The goal is simple: continuously find the k-th largest element in a stream of numbers. As new numbers arrive, the k-th largest element should update dynamically without needing to reprocess the entire dataset.

Think of scenarios like:

• Tracking the k-th most popular item in a live e-commerce dashboard.

• Monitoring the k-th highest stock price in real-time.

• Keeping tabs on server response times in a live analytics tool.

The key challenge? We need to handle a potentially infinite stream of numbers efficiently. Sorting the entire dataset every time a new number arrives isn’t feasible—it’s too slow and memory-intensive.

1. Min-Heap:

• Keeps the smallest element at the root.

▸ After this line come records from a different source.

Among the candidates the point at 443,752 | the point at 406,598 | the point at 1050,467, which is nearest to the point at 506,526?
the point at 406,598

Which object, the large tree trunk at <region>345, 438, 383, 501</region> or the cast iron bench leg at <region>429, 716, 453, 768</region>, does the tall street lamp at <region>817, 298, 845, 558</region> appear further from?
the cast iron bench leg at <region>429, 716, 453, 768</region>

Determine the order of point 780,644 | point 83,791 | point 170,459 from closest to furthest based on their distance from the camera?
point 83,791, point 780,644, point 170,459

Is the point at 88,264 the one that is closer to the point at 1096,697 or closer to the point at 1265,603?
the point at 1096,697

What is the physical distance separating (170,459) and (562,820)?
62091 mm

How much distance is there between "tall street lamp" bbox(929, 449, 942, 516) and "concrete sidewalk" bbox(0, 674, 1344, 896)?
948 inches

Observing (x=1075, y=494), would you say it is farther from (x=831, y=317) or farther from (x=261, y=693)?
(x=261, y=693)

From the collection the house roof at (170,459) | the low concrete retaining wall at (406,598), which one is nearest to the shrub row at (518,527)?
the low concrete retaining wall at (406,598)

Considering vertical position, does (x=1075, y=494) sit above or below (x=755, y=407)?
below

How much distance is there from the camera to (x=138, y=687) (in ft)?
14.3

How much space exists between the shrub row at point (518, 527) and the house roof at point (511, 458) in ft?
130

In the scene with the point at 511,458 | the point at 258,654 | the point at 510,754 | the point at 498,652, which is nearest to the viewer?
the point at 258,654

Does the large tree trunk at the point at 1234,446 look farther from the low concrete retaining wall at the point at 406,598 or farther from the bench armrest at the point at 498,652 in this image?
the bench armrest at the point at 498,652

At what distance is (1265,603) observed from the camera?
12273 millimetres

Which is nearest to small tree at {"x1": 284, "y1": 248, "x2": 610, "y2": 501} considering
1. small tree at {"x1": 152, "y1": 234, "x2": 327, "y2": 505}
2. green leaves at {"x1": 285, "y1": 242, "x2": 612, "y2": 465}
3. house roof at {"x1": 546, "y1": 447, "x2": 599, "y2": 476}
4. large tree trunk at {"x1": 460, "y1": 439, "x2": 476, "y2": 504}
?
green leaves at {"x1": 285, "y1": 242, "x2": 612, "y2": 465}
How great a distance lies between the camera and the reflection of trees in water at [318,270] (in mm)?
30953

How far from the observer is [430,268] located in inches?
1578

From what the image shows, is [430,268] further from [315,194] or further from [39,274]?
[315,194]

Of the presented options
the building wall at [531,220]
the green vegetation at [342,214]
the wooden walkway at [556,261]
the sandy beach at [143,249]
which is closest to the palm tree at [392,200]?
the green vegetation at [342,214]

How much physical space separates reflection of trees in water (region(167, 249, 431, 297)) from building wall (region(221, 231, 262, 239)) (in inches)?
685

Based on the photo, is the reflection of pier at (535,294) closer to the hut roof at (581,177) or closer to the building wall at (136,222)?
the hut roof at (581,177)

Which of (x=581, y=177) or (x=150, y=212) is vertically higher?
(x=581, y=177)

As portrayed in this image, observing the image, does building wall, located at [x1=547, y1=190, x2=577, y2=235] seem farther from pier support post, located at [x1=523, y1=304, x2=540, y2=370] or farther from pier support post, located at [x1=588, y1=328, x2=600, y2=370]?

• Efficiently maintains the k-th largest element with constant-time retrieval (O(1)) and logarithmic-time updates (O(log k)).

2. Greedy Approach:

• Only the top k largest elements are kept in the heap, ensuring the algorithm processes values dynamically with minimal storage.

class KthLargest {
    private PriorityQueue<Integer> minHeap;
    private int k;

    public KthLargest(int k, int[] nums) {
        this.k = k;
        this.minHeap = new PriorityQueue<>(); // Min-heap to store the top k largest elements
        for (int num : nums) {
            add(num); // Add elements using the same logic as the add function
        }
    }

    public int add(int val) {
        if (minHeap.size() < k) {
            minHeap.offer(val); // Add directly if heap has fewer than k elements
        } else if (val > minHeap.peek()) {
            minHeap.poll(); // Remove the smallest element
            minHeap.offer(val); // Add the new value
        }
        return minHeap.peek(); // Return the kth largest element (root of the heap)
    }
}

Step-By-Step Explanation

1. Initialize State

private PriorityQueue<Integer> minHeap;
private int k;

• minHeap: A min-heap (priority queue) to store the largest k elements from the data stream.
• k: The k-th largest element to track.

2. Constructor

public KthLargest(int k, int[] nums) {
    this.k = k;
    this.minHeap = new PriorityQueue<>();
    for (int num : nums) {
        add(num); // Reuse the add function to populate the heap
    }
}

• Initializes k with the required size.

• Creates a new min-heap.

• Iterates over the initial array nums, adding each element to the heap using the add method.

Step 3: add

public int add(int val) {
    if (minHeap.size() < k) {
        minHeap.offer(val); // Add directly if heap has fewer than k elements
    } else if (val > minHeap.peek()) {
        minHeap.poll(); // Remove the smallest element
        minHeap.offer(val); // Add the new value
    }
    return minHeap.peek(); // Return the kth largest element (root of the heap)
}

• If the head contains fewer than k elements, the new value is added directly.
• If heap already contains k elements, compare the new value to the smallest.
  • If val is larger, the smallest element is removed, and the new value is added.
• Return minHeap.peek().

Conclusion

This min-heap-based solution is the gold standard for solving the k-th largest element problem in a stream. It combines simplicity, efficiency, and scalability, making it perfect for real-world scenarios. The beauty of this approach lies in its ability to focus only on the most relevant data (the top k elements) while discarding the rest. By understanding the intuition behind this algorithm, you can appreciate its elegance and power in handling complex streaming problems effortlessly.